(Entries from a dataset)
╔══
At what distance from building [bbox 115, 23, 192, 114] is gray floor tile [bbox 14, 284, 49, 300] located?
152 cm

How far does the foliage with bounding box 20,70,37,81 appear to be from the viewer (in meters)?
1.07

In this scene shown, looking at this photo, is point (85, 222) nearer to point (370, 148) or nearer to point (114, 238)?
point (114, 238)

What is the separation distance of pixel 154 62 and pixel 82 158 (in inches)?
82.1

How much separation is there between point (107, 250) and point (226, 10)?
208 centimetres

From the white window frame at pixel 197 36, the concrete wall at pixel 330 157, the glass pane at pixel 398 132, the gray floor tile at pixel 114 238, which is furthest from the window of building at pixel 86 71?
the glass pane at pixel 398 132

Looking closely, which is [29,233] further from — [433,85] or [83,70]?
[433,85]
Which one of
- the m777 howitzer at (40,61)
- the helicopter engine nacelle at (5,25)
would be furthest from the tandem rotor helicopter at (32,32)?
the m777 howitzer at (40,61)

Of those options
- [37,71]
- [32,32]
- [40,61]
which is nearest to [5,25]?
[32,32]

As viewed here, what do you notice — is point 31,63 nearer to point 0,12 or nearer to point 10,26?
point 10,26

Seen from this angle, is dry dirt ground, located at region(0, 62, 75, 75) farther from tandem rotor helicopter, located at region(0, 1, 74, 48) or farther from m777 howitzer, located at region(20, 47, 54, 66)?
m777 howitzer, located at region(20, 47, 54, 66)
╚══
**Required work:** Turn every line of the records above into a numbered list, one line per item, and drop the blank lines.

**Answer in full:**
1. At what distance from building [bbox 115, 23, 192, 114] is gray floor tile [bbox 14, 284, 49, 300] located?
2. 152 cm
3. How far does the foliage with bounding box 20,70,37,81 appear to be from the viewer (in meters)?
4. 1.07
5. In this scene shown, looking at this photo, is point (85, 222) nearer to point (370, 148) or nearer to point (114, 238)?
6. point (114, 238)
7. What is the separation distance of pixel 154 62 and pixel 82 158 (in inches)?
8. 82.1
9. How much separation is there between point (107, 250) and point (226, 10)?
10. 208 centimetres
11. From the white window frame at pixel 197 36, the concrete wall at pixel 330 157, the glass pane at pixel 398 132, the gray floor tile at pixel 114 238, which is furthest from the window of building at pixel 86 71?
12. the glass pane at pixel 398 132
13. Looking closely, which is [29,233] further from — [433,85] or [83,70]?
14. [433,85]
15. Which one of
16. - the m777 howitzer at (40,61)
17. - the helicopter engine nacelle at (5,25)
18. would be furthest from the tandem rotor helicopter at (32,32)?
19. the m777 howitzer at (40,61)
20. Of those options
21. - [37,71]
22. - [32,32]
23. - [40,61]
24. which is nearest to [5,25]?
25. [32,32]
26. As viewed here, what do you notice — is point 31,63 nearer to point 0,12 or nearer to point 10,26?
27. point 10,26
28. Seen from this angle, is dry dirt ground, located at region(0, 62, 75, 75) farther from tandem rotor helicopter, located at region(0, 1, 74, 48) or farther from m777 howitzer, located at region(20, 47, 54, 66)?
29. m777 howitzer, located at region(20, 47, 54, 66)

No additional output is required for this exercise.